By Marcus Wilson 14/04/2011

I guess a lot of you will have seen this video of the crash at JFK airport this week.

It’s almost a perfect example of what I’ve recently covered in my dynamics class, concerning collisions that result in things spinning, because the forces don’t act through the centre of mass. So, in this example, the impulse due to the collision of the wing of the A380 on the tail of the smaller plane sends the smaller plane spinning. (A full analysis of forces is complicated here due to friction between the wheels of the small plane and the ground).

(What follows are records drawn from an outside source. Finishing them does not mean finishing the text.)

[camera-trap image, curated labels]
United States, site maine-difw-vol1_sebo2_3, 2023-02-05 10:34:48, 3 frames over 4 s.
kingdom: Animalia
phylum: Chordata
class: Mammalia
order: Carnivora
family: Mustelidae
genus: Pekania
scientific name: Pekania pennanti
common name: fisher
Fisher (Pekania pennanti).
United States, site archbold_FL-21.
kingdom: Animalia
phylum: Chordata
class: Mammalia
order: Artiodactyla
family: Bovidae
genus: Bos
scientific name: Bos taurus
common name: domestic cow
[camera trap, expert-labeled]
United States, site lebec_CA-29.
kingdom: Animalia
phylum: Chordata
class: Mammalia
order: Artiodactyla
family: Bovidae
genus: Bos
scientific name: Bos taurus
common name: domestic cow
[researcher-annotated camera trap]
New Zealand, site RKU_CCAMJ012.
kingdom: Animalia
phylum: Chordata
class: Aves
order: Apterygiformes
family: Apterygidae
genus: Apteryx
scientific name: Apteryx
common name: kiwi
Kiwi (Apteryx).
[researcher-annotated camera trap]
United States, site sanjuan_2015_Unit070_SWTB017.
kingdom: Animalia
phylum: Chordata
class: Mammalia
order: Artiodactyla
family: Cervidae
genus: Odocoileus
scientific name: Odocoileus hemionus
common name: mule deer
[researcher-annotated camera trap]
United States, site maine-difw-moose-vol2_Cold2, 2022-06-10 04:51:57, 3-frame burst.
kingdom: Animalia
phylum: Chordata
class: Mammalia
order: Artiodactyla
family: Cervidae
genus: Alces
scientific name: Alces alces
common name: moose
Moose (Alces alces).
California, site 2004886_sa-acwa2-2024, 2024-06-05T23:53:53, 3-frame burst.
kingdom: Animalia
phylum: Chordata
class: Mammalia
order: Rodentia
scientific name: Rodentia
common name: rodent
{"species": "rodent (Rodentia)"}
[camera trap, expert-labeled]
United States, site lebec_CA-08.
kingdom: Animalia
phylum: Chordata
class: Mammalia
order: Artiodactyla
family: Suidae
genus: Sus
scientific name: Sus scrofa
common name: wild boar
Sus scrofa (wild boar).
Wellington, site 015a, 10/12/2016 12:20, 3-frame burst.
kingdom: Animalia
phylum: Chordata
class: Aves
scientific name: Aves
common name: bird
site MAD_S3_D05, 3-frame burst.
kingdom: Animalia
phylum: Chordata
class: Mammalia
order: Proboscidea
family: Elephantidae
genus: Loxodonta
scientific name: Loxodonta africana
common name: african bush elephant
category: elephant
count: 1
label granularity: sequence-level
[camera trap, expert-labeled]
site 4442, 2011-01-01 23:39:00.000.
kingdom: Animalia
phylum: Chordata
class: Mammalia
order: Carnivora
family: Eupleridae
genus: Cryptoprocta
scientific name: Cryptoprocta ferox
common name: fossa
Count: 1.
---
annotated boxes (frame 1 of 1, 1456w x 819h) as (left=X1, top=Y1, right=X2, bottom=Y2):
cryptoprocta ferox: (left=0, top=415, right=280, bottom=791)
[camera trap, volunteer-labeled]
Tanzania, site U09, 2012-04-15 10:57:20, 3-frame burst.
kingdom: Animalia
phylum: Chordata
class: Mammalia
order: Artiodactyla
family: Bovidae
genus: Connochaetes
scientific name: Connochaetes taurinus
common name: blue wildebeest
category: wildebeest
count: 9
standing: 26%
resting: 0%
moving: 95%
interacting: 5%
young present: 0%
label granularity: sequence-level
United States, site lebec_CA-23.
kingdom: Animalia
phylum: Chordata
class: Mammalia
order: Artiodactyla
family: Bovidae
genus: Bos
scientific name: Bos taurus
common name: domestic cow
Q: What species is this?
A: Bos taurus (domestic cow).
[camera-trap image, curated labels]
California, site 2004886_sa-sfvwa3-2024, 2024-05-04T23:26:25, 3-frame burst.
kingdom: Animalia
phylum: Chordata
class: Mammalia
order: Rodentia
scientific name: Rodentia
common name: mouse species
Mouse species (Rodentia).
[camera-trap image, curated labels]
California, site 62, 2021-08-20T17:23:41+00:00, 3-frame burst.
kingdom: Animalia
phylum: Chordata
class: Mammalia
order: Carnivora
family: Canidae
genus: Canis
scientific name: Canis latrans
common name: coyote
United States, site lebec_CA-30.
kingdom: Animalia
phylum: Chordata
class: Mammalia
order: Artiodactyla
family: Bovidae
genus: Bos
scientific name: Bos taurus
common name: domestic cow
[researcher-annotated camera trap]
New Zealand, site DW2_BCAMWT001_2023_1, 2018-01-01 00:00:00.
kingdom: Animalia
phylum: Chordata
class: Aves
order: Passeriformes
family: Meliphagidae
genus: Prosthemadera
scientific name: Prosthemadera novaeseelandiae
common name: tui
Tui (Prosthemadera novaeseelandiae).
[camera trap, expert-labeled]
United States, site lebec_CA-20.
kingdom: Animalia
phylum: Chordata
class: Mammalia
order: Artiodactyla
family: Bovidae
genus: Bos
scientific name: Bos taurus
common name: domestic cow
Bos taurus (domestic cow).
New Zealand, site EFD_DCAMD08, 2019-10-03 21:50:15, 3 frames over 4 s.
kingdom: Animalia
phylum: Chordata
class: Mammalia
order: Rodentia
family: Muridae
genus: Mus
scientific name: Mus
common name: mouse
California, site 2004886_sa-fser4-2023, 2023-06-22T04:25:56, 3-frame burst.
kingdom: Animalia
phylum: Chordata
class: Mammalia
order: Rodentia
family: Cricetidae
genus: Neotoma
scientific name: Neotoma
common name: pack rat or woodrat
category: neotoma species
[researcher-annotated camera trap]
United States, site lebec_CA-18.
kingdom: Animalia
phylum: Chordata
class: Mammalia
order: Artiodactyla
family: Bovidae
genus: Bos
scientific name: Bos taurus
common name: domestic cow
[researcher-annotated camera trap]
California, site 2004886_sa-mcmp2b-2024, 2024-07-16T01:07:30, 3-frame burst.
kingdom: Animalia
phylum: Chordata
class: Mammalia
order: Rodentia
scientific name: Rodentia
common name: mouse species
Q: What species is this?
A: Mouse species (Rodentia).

I wouldn’t have liked to be on the spinning plane.  I’m not sure what model it is, but I’m guessing it’s about 25 or 30 metres long. That would mean people at ends of the cabin would be around 10 m or so from the centre of mass (the axis of rotation).  The film shows it turns about 60 degress in around a second, or approximately 1 radian per second. So a quick application of our centripetal force equation angular velocity squared times radius gives us an acceleration (towards the axis of rotation) of around 10 metres per second squared.

That’s the same as the acceleration due to gravity, or ‘1G’. A roller-coaster ride. But what would be bigger would be the initial acceleration at the point of impact. This one’s a touch harder to estimate, but the plane probably get’s up to 1 radian a second rotation rate in about a quarter of a second, giving an initial azimuthal acceleration (azimuthal being in the direction around the axis of rotation) of more like 40 metres per second squared, or 4 G.

If you were standing up at the time, you wouldn’t be afterwards.